Reference technique for IgG.
The LDBio Toxoplasma IgGII Western blot test is an immunoenzymatic test that involves immunoblotting to nitrocellulose strips. After standardization, incubation with sera, and fixation of specific IgG onto the band, the anti-Toxoplasma IgG bound to the strip then is detected using an alkaline phosphatase-conjugated antibody and specific substrate. The resulting bands on the patient strip correspond to 30, 31, 33, 40, and 45 kDa (Fig. 2). A positive result is defined by the presence of at least three matching bands on the patient strip, including the specific band at 30 kDa.
The sensitivity and specificity of the Architect Toxo IgG and ICT tests were evaluated by comparing the results with those of the LDBio Toxoplasma IgGII Western blot assay, which is used as a reference confirmatory test for low titers of anti-Toxoplasma IgG (14).
New technique: Toxoplasma ICT IgG-IgM (LDBio Diagnostics).
Sera were tested by a rapid test in a second step. The test is comprised of a cassette with a nitrocellulose strip with a test band (T. gondii antigens) and a control band (rabbit gamma globulins), as well as a fiberglass support (conjugate pad) impregnated with red latex particles coupled to the toxoplasmic antigen (latex test, or T) and blue latex particles coupled with an anti-rabbit IgG goat antiserum (latex control, or C). The test consists of successively depositing a sample of serum (30 μl) and an eluting solution (3 drops of eluent) in the well provided for this purpose. The reading must be done between 20 and 30 min. The test was considered positive when 2 lines, T and C, appear in the corresponding areas.
ACKNOWLEDGMENTS
We are grateful to Sandra Moore for English language editing and the LDBio Diagnostics team for technical assistance.

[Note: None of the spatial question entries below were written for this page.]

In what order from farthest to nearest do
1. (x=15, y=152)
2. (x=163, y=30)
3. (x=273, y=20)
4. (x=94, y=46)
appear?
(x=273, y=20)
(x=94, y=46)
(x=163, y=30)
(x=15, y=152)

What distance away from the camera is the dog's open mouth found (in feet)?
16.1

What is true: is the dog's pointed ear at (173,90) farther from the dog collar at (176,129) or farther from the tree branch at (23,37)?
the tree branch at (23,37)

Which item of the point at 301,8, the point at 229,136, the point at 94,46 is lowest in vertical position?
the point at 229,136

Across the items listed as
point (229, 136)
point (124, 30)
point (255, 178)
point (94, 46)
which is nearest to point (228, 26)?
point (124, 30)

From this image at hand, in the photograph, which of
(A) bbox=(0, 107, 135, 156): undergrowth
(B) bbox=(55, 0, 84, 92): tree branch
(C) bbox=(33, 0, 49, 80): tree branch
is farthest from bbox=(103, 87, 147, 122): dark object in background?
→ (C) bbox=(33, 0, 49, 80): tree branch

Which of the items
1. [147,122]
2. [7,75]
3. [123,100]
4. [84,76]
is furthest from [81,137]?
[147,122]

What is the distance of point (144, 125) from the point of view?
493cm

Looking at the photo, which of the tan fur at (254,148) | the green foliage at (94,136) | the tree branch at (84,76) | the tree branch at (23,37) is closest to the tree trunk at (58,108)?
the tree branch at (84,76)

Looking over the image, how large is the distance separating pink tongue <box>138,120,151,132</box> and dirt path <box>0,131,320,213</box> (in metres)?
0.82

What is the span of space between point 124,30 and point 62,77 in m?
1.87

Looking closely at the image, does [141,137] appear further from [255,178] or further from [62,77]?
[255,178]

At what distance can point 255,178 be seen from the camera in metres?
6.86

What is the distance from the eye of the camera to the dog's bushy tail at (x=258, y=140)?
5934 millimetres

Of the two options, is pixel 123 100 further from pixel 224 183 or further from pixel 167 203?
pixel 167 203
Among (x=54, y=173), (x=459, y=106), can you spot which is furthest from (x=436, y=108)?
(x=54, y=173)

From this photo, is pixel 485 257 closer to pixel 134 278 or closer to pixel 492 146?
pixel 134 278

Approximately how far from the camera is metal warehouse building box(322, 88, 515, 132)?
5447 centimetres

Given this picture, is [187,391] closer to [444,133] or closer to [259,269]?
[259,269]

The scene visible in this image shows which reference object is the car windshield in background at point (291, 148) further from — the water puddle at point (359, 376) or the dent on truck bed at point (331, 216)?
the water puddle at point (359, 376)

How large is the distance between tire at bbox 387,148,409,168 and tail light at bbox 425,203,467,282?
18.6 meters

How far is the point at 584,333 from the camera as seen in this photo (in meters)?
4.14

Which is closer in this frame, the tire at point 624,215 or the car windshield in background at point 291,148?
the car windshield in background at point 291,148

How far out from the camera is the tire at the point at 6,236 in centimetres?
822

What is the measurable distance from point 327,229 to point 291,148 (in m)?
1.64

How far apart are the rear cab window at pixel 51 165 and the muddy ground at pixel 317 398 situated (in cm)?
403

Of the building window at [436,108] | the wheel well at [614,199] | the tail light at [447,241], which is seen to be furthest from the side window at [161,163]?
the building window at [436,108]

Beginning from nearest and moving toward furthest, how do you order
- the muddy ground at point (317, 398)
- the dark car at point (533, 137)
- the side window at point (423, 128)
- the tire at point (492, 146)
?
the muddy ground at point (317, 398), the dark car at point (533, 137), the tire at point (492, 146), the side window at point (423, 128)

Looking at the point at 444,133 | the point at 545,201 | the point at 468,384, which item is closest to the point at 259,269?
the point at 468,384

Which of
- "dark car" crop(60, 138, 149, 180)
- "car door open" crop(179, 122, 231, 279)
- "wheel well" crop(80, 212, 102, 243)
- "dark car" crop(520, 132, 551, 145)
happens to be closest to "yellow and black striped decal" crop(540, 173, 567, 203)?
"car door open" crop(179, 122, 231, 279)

This study was sponsored by LDBio Diagnostics. LDBio Diagnostics participated in the study design but did not interfere with the analysis or conclusions reported.
Toxoplasma gondii antigen as well as diverse parasite and fungal antigens sold to LDBio Diagnostics are produced at the institution where C. Mahinc, C. Guillerme, H. Raberin, and P. Flori are currently employed.